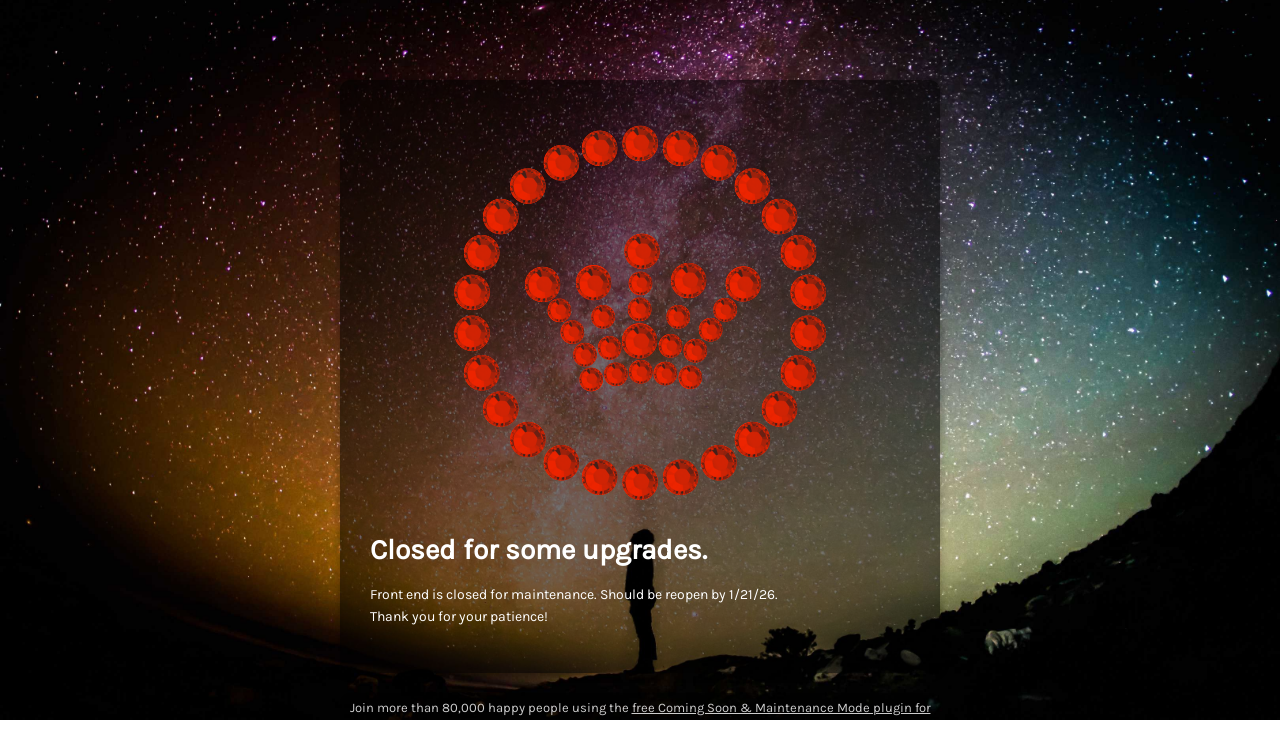

--- FILE ---
content_type: text/html; charset=UTF-8
request_url: https://blingfiles.com/Animals-c137708788
body_size: 1263
content:
<!DOCTYPE html>
<html lang="en-US">

<head>
    <meta charset="UTF-8">
    <meta http-equiv="X-UA-Compatible" content="IE=edge">
    <meta name="viewport" content="width=device-width, initial-scale=1">
    <meta name="description" content="">
    <meta name="generator" content="Free Coming Soon & Maintenance Mode plugin for WordPress">
    <title></title>
            <link rel="shortcut icon" href="http://blingfiles.com/wp-content/uploads/2020/10/TBQ_circlemark_red_png.png" />
        <link rel="profile" href="https://gmpg.org/xfn/11">

    <link rel="stylesheet" type="text/css" href="https://blingfiles.com/wp-content/plugins/minimal-coming-soon-maintenance-mode/framework/public/css/public.css" />
    <script src="https://blingfiles.com/wp-content/plugins/minimal-coming-soon-maintenance-mode/framework/admin/js/webfont.js"></script>    
        <script>
            WebFont.load({
                bunny: {
                    families: ['Karla', 'Karla']
                }
            });
        </script>
        
    <style>
body{background-image:url("https://assets.comingsoonwp.com/free-backgrounds/greg-rakozy-38802-unsplash.jpg");}
.header-text{font-family:"Karla", Arial, sans-serif;font-size:28px;color:#FFFFFF;}
.gdpr_consent, .secondary-text{font-family:"Karla", Arial, sans-serif;font-size:14px;color:#FFFFFF;}
.anti-spam{font-family:"Karla", Arial, sans-serif;font-size:13px;color:#BBBBBB;}
.content{padding:30px;border-radius:10px;box-shadow:0 0 10px 0 rgba(0, 0, 0, 0.33); background-color: rgba(0,0,0,0.55); max-width:600px;margin-left:auto;margin-right:auto;text-align:left;}
.content input{text-align:left;}
.content input[type="text"]{font-size:13px;color:#FFFFFF;border:1px solid #EEEEEE;}
.content input[type="text"]:focus{border:1px solid #BBBBBB;}
.content input[type="submit"]{font-size:12px;color:#FFFFFF;background:#0F0F0F;border:1px solid #0F0F0F;}
.content input[type="submit"]:hover,.content input[type="submit"]:focus{background:#0A0A0A;border:1px solid #0A0A0A;}
.signals-alert-success{background:#90C695;color:#FFFFFF;}
.signals-alert-danger{background:#E08283;color:#FFFFFF;}
::-webkit-input-placeholder {
  color: #DEDEDE;
}
::-moz-placeholder {
  color: #DEDEDE;
}
:-ms-input-placeholder {
  color: #DEDEDE;
}
:-moz-placeholder {
  color: #DEDEDE;
}</style>

    </head>

<body class="signals-plugin">
    <div class="maintenance-mode">
        <div class="s-container">
            <div class="content">
                <div class="logo-container">
<img title="Bling Files and More" alt="Bling Files and More" src="http://blingfiles.com/wp-content/uploads/2020/10/TBQ_circlemark_red_png.png" class="logo" />
</div>
<h1 class="header-text">Closed for some upgrades.</h1>
<p class="secondary-text">Front end is closed for maintenance.  Should be reopen by 1/21/26.  <BR>Thank you for your patience!</p>
            </div><!-- .content -->
            <div id="linkback"><p>Join more than 80,000 happy people using the <a href="https://comingsoonwp.com/?ref=csmm-free-show-love-join-80k" target="_blank">free Coming Soon &amp; Maintenance Mode plugin for WordPress</a>.</p></div>        </div><!-- .s-container -->
    </div><!-- .maintenance-mode -->
    <div id="login-button" class="loggedout"><a title="Log in to WordPress admin" href="https://blingfiles.com/wp-login.php"><img src="https://blingfiles.com/wp-content/plugins/minimal-coming-soon-maintenance-mode/framework/public/img/wp-logo-white.png" alt="Log in to WordPress admin" title="Log in to WordPress admin"></a></div></body>

</html>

******

Exercise description – Across the records above, how many lines contain the word "name"? Please give that number alone.

Answer for the task – 3